Le projet « Une réponse accompagnée pour tous » mis en œuvre dans 23 départements pionniers n’est-il pas à même de circonscrire les situations dans lesquelles s’inscrira le PAG ?
Les résultats seront intéressants à regarder, c’est certain, mais on est dans le trompe-l’œil. Les « pionniers » n’ont pas vocation à expérimenter mais constituent la « première vague » de déploiement.
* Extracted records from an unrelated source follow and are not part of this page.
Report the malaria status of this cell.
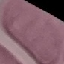

It is uninfected.

{
  "preparation": "thin smear",
  "capture": "smartphone through the microscope eyepiece",
  "image_type": "automatically extracted cell patch, resized to 64 × 64 pixels",
  "stain": "Giemsa"
}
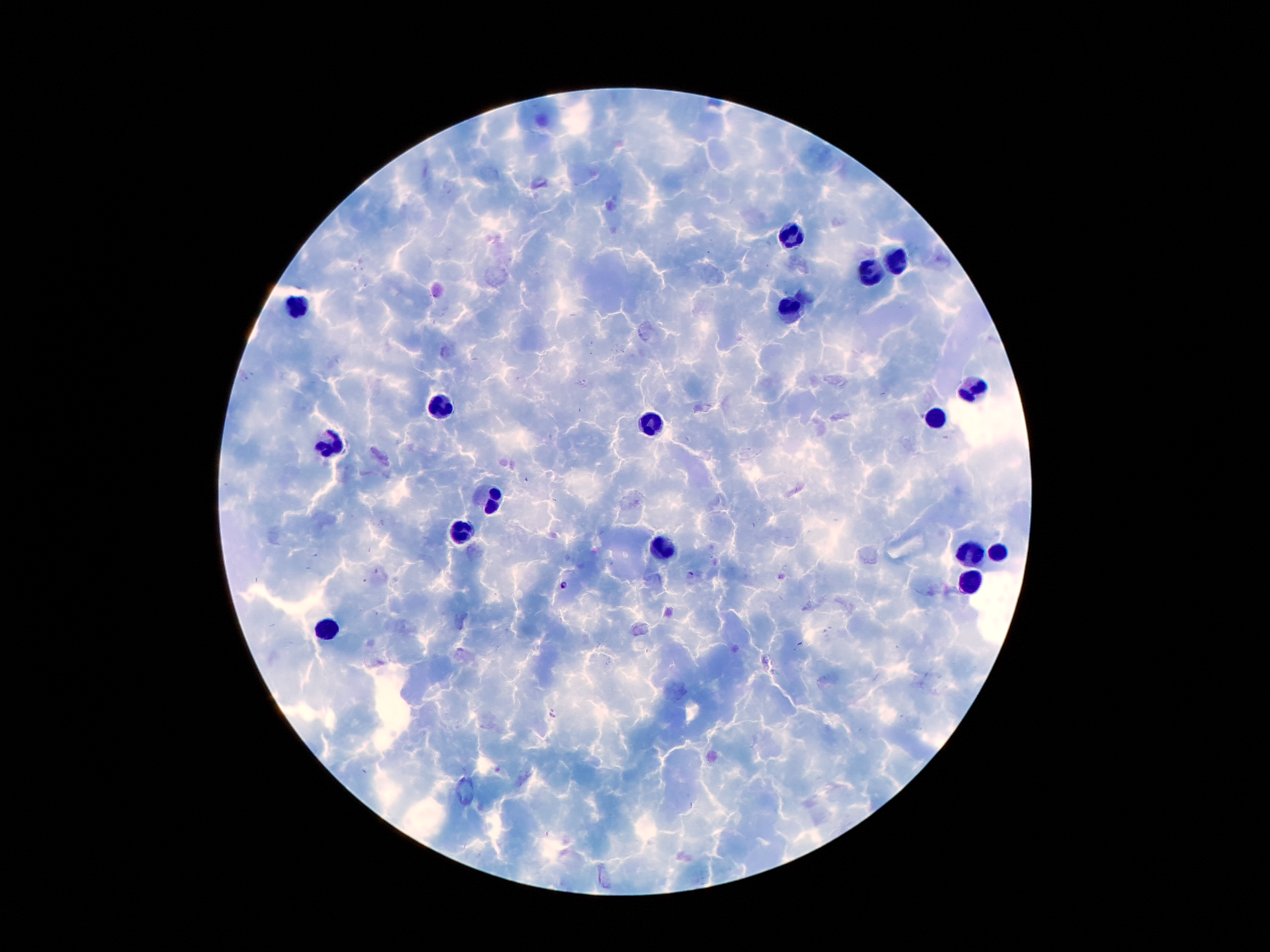
Approximate centers as [x, y] in pixels. Plasmodium parasite locations: [691, 573], [563, 585]. Leukocyte locations: [792, 233], [895, 260], [872, 272], [298, 308], [790, 312], [974, 384], [441, 403], [934, 417], [647, 424], [328, 445], [491, 499], [460, 535], [664, 546], [972, 552], [997, 554], [970, 583], [328, 628]. Thick blood film. Single field of view. 100x magnification. Image is 1270×952 pixels. Giemsa-stained preparation. Patient malaria status: infected with Plasmodium falciparum. Smartphone photograph taken through the microscope eyepiece.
Name the parasite shown.
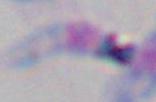
Toxoplasma gondii.

magnification = 1000x
modality = photomicrograph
Name the parasite shown.
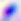
Toxoplasma gondii.

{
  "modality": "photomicrograph",
  "magnification": "400x"
}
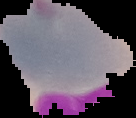
{
  "image_type": "segmented cell region on a black background",
  "preparation": "thin blood film",
  "image_size": "136×118 pixels",
  "malaria_status": "uninfected"
}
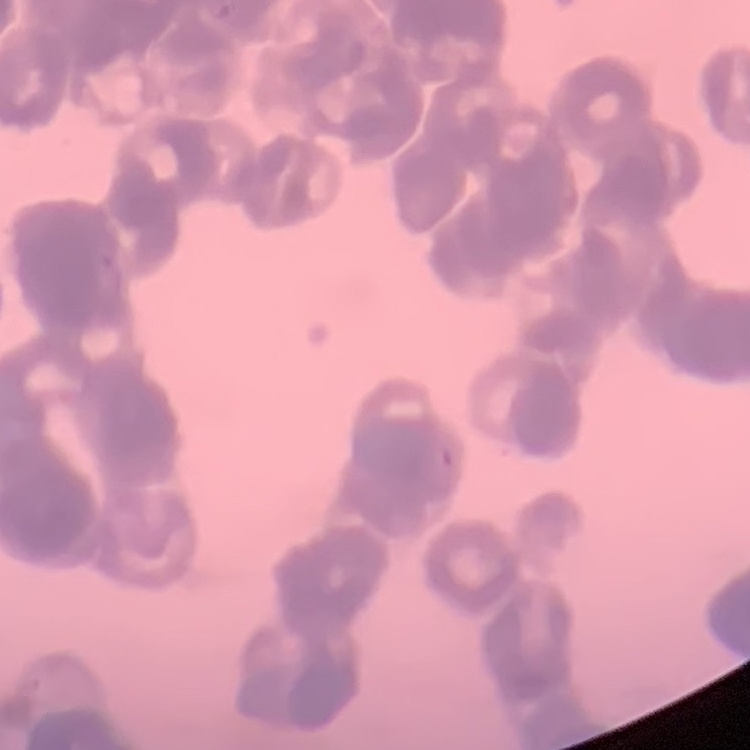
erythrocyte morphology = rouleaux formation
preparation = thin blood smear
image type = one tile cut from a larger photomicrograph
stain = Field's or Giemsa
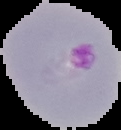
Malaria status: parasitized. Cell region segmented out of the field of view; the surrounding area is masked to black. From a thin blood film. Image is 121×130 pixels.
State the blood parasite species.
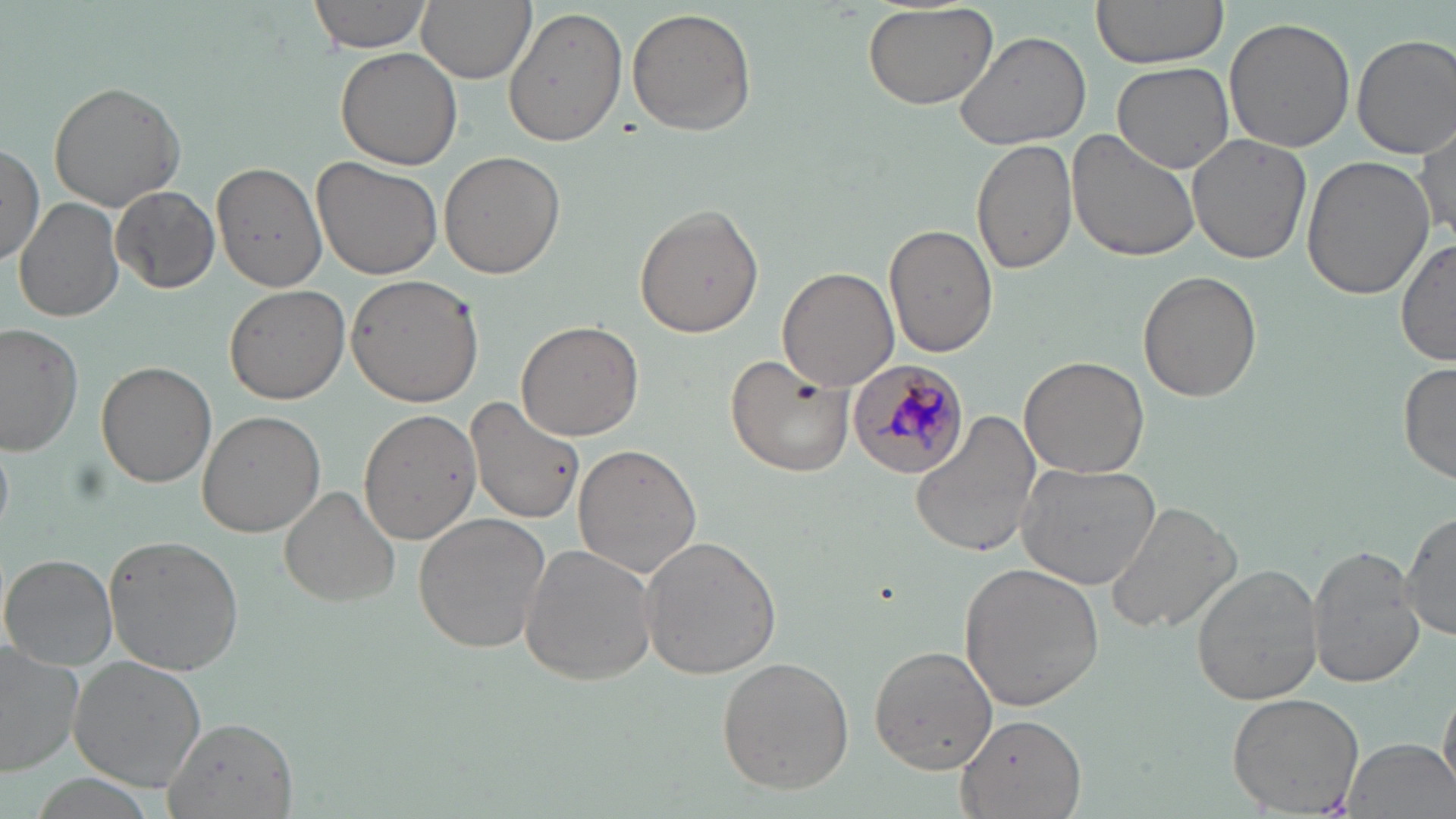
Désormais la loi est écrite, et si les services de l’Etat parlent d’obligation de moyens (obligation de tout faire pour aboutir à l’élaboration d’un PAG), ma conviction est faite : les MDPH auront une obligation de résultats. Les personnes en situation de handicap et les familles saisiront la justice et feront condamner, et l’Etat – comme c’est le cas actuellement à l’initiative de parents d’enfant autiste – et les MDPH, si le PAG ne peut être mis en œuvre ou ne les satisfait pas… parce que la loi fait du PAG un droit opposable sans que les moyens soient donnés aux MDPH pour atteindre l’ambition louable qui le sous-tend. L’enfer est pavé de bonnes intentions !
Focus
Amendement Creton : près de 6000 jeunes adultes
L’amendement Creton permet le maintien de jeunes adultes dans les établissements pour enfants handicapés, dans l’attente d’une place dans une structure adaptée pour adultes. Selon une étude de la Drees publiée le 4 janvier 2016, près de 6000 jeune bénéficiaient de ce dispositif en 2010 : 1000 de plus qu’en 2006 lors de la précédente enquête. Les deux tiers ont 20 ou 21 ans.Ils représentent 5,6 % des publics accueillis en instituts médico-éducatifs, établissements pour enfants et adolescents polyhandicapés et établissements pour déficients moteurs, avec des handicaps plus lourds que la moyenne ou avec déficience associée.
Focus
Plus d’une demande sur dix concerne les plus de 60 ans
Selon une étude statistique de la Caisse nationale de solidarité pour l’autonomie (CNSA) publiée le 5 janvier, près de 14 % des demandes déposées en 2014 auprès des MDPH concernaient des personnes de 60 ans ou plus. Selon la législation actuelle, les MDPH s’adressent pourtant aux moins de 60 ans, mais avec une exception de taille : l’attribution aux plus de 60 ans des cartes
- d’invalidité ;
- de priorité ;
- de stationnement.
Ces cartes constituent donc plus d’une demande sur dix !
En matière de simplification, l’association des directeurs de MDPH plaide pour une évaluation des critères d’éligibilité concomitante avec les évaluations réalisées dans le cadre de l’allocation personnalisée d’autonomie (APA). Il s’agit de désengorger les MDPH de leurs tâches administratives pour renforcer l’accompagnement des personnes.